Onlar bu adamın yaptığı iğrençlikleri anlatırken dayanamadım, odasına gittim. Yanına gidip rahatça sarılamayacağım için, kafamı yastığına gömüp kokusunu uzun uzun içime çektim. Çok ayrı sakinleştirici bir kokusu vardı, tabi alttan gelen hafif tütün kokusunu saymazsak. Yağmurdan sonra etraf toprak kokar, içine çektikçe insanın sanki ciğerleri değil vücudu dolar. 

İşte aynı etkiyi yaratıyor bende kokusu. Yatağına yattım, telefonumla oynamaya başladım, çoğunlukla oğlumun fotoğraflarına bakıp sessizce ağlamaktı yaptığım aslında. Çok az kalmıştı ona kavuşacaktım ama saatler yaklaştıkça daha da geriliyordum, her şeyin ters gitme olasılığı da vardı. Zamanın nasıl geçtiğini anlamadan durdum öyle, en son Sasha yanıma gelip Barış ve Fırat'ın çıktığını haber verdi. Korktuğum ve sabırsızca beklediğim an gelip çatmıştı. 

''İçerdekiler gitti mi?''

''Yok Fırat-Barış hariç herkes burada'' aldığım cevaptan pek haz etmemiştim. Yine de kalkıp Sashayı içeri takip ettim. Salonu es geçip bara yöneldim, sert bir içkiye ihtiyacım vardı. Alt rafta sakladığı yarım viskisinden kendime bir bardak doldurdum, yavaş yavaş yudumladım. Gerçi Cemrenin Sashayla sürekli konuşmaya, ona yanaşmaya çalışan hallerini gördükçe tepeme dikesim geliyordu ama neyse. 

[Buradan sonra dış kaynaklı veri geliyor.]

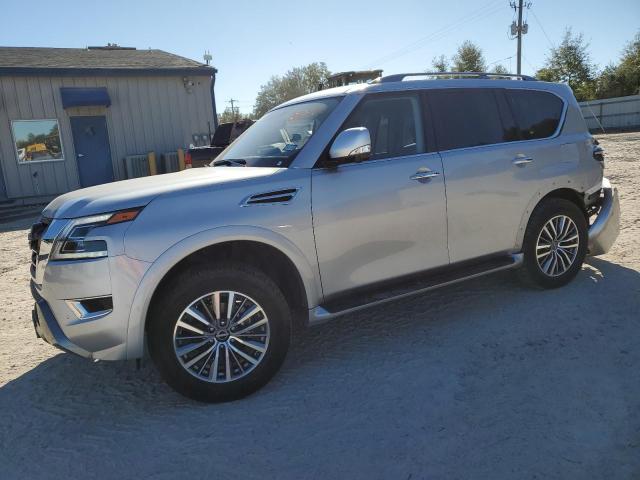 NISSAN ARMADA 2023 jn8ay2bcxp9182235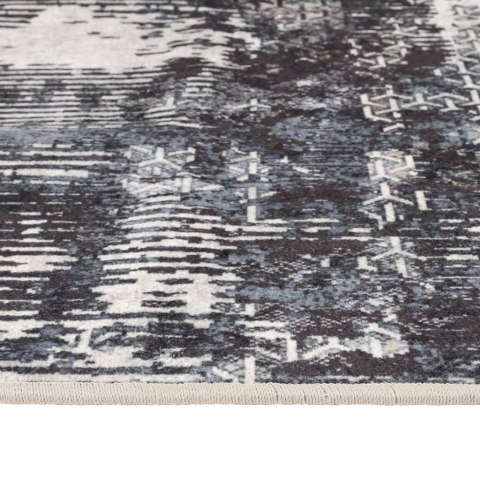 VidaXL Dywan z możliwością prania, kolorowy, 190x300cm
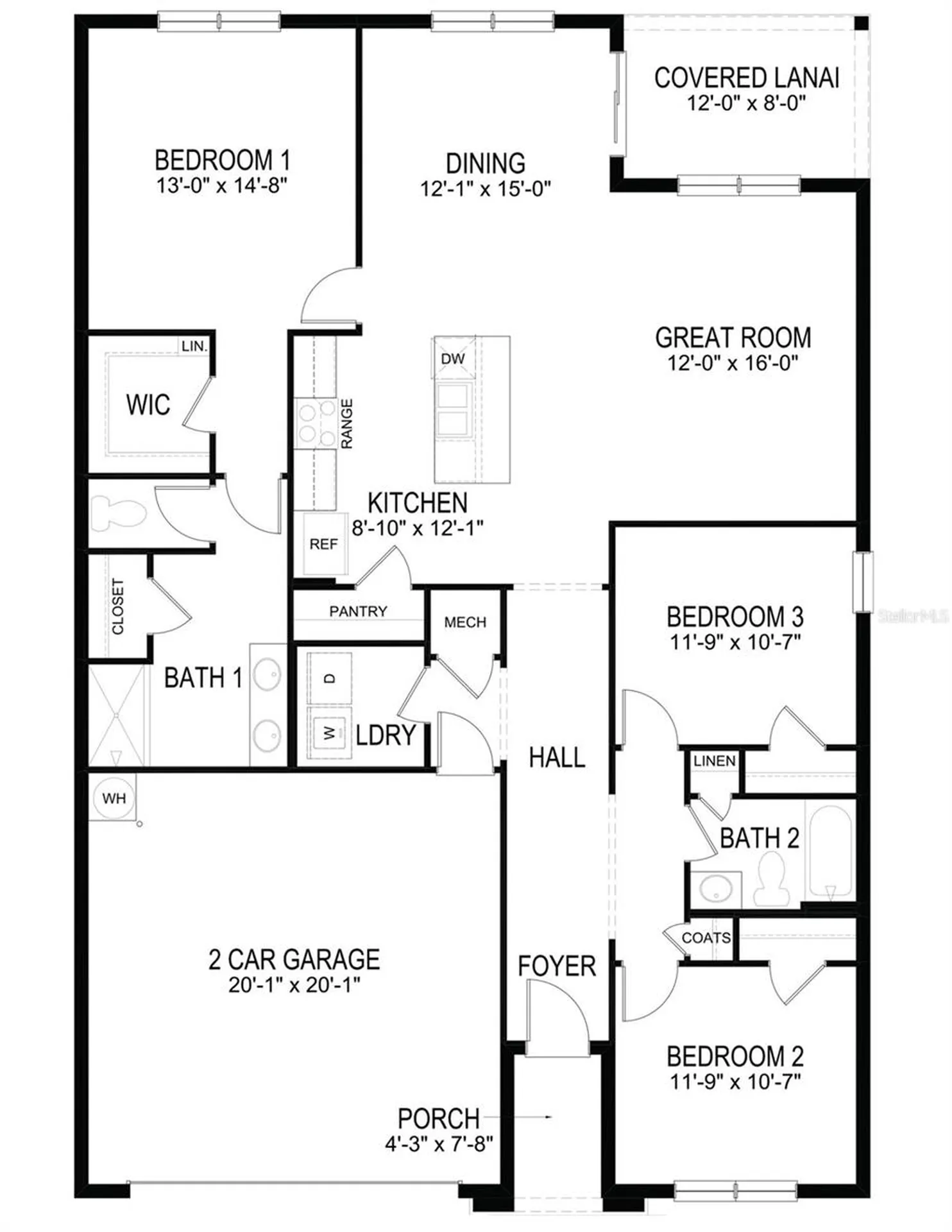 7011 SW 136th Lane Ocala FL 34473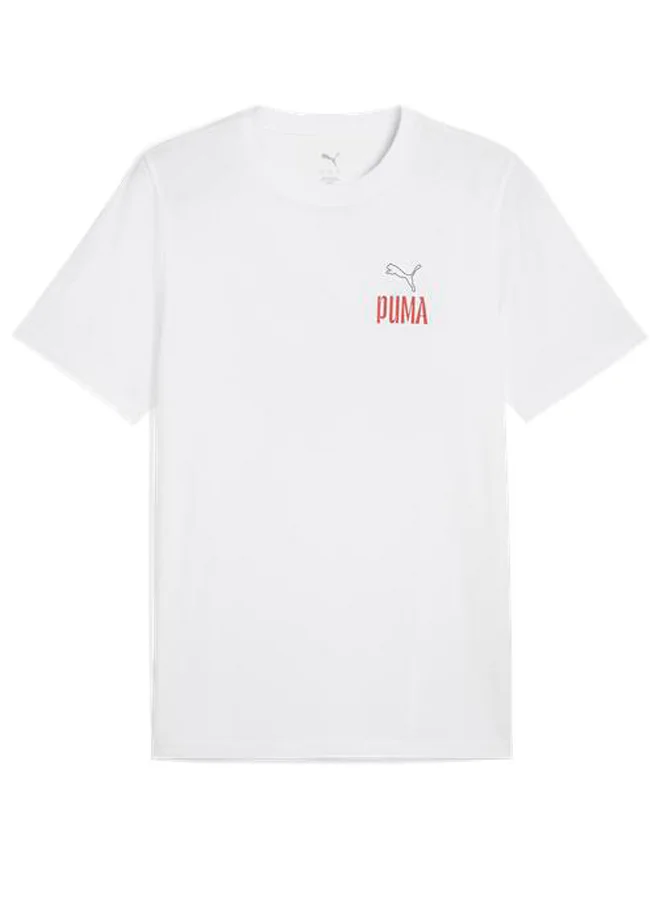 PUMA Road To  Unity Values Graphic T-Shirt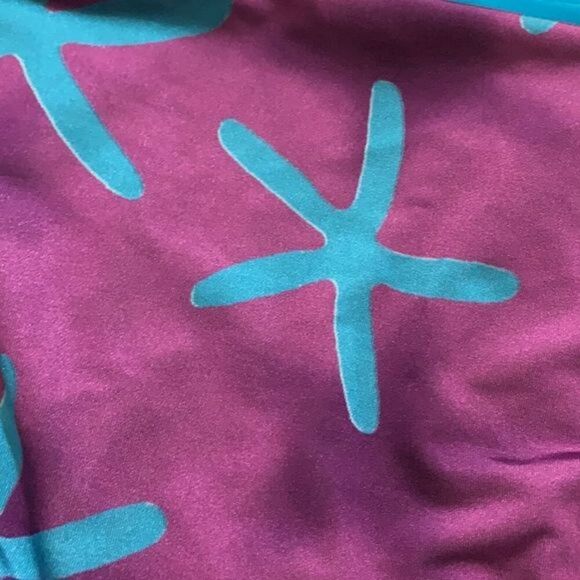 La Perla Purple & Blue Bikini Bottom NWT - Picture 7 of 8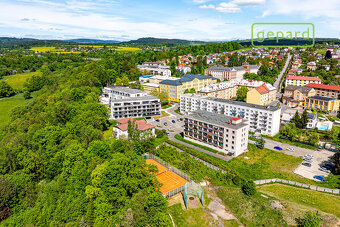 Prodej luxusního bytu 3+kk s velkou lodžií v Turnově – Bydle - 8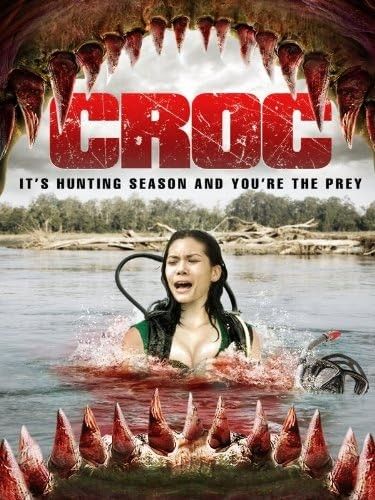 Croc (2007) Hindi Dubbed Movie download full movie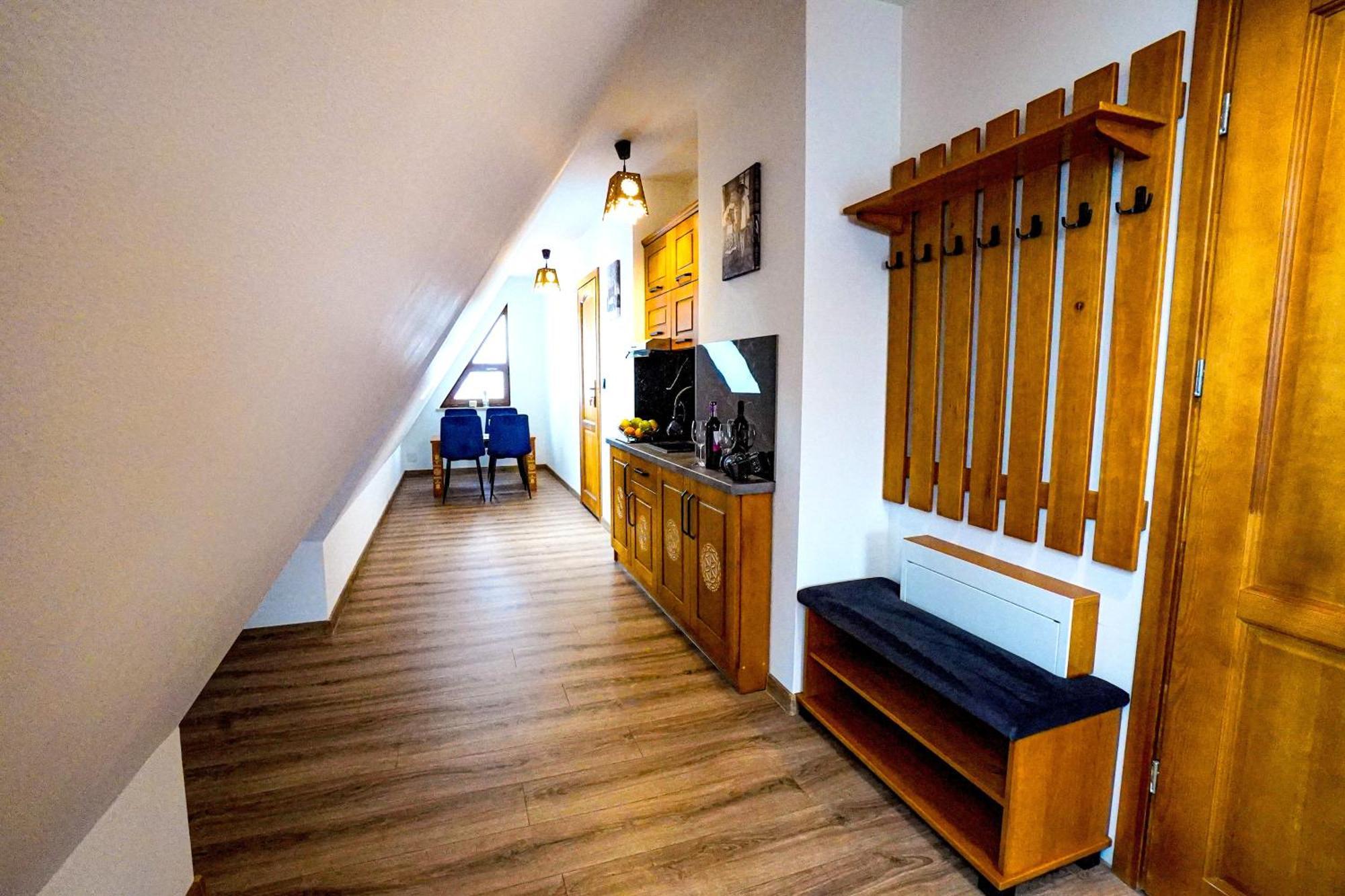 Apartamenty U Trebuniow Suche Ngoại thất bức ảnh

Bardağın dibinde kalanın hepsini dikip sertçe masaya koydum, koltuktaki Sashanın dibine oturdum. 

''Cemre''

''Efendim''

''Senin de Fırat ve Barışla gitmen gerekmiyor muydu?''

''Yok canım bu sefer bana ihtiyaçları yok burada durmam lazımmış'' dedi alaycı bir gülümsemeyle. Acaba Sasha'dan rica etsem Cemreyi de benim için öldürür müydü? Ortamın gerginliğini hisseden Paşa, Sasha'dan televizyonu açmasını rica etti, Sinyorun basın toplantısı başlamak üzereydi zaten. Sasha televizyonu açtı, basın toplantısına 5 dakika vardı. Beyefendi  toplantıdan önce itiraf etmelerini istemişti fakat öyle bir şey asla olmayacaktı, hem itiraf etseler bile çocukları vereceği garanti değildi çünkü Sinyor güvenilir bir adam değildi.

Barış ve Fırat'ın aşağı-yukarı orda olmaları lazımdı, acaba geçebildiler mi güvenlikten? Acaba getirebilecekler mi çocukları? Düşüncelere boğulup kendime işkence etmek istemiyordum, balkona biraz hava almak için çıktım. İstanbul'un soğuk, sisli ve kirli havasını derin nefeslerle ciğerlerime çektim, biraz iyi gelmişti. Hava hiç iç açıcı olmasa da, dört duvar arasında bir sürü insanla olmaktan daha iyiydi. Tabii içerde bir tek Sasha olsa bu durum benim için biraz daha farklı olurdu. 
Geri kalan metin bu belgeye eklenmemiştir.